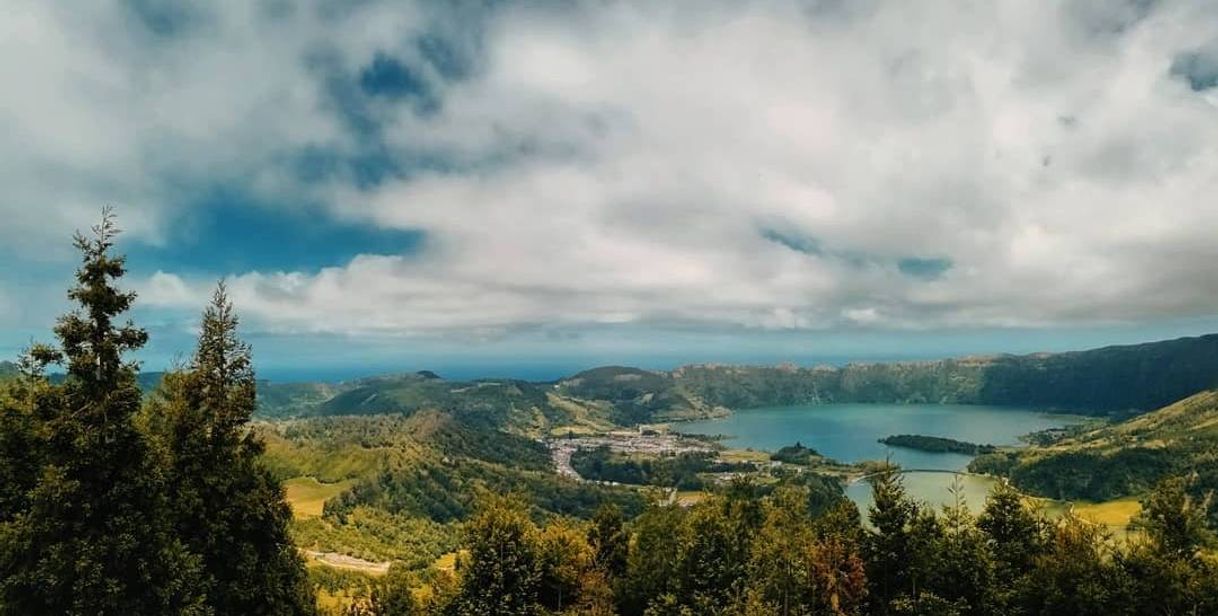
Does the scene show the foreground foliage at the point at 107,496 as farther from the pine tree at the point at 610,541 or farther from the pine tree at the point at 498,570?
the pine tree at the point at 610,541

-*-*-

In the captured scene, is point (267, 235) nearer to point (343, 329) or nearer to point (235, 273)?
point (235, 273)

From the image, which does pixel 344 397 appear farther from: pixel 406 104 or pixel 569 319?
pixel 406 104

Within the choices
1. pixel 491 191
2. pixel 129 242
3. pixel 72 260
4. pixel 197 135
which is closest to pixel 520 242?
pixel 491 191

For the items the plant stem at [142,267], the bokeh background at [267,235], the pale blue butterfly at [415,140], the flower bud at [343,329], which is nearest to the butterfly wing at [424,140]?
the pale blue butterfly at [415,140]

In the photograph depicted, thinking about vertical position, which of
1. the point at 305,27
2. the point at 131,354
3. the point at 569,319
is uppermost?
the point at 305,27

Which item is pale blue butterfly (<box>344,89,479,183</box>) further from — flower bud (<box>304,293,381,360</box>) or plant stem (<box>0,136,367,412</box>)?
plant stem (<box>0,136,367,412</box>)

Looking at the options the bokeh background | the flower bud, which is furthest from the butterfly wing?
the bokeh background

-*-*-

▶ **Given exercise**:
Pick out each line in the listing above that contains the string "farther", treating case as significant.

▶ **Task answer**:
Does the scene show the foreground foliage at the point at 107,496 as farther from the pine tree at the point at 610,541 or farther from the pine tree at the point at 498,570?
From the image, which does pixel 344 397 appear farther from: pixel 406 104 or pixel 569 319?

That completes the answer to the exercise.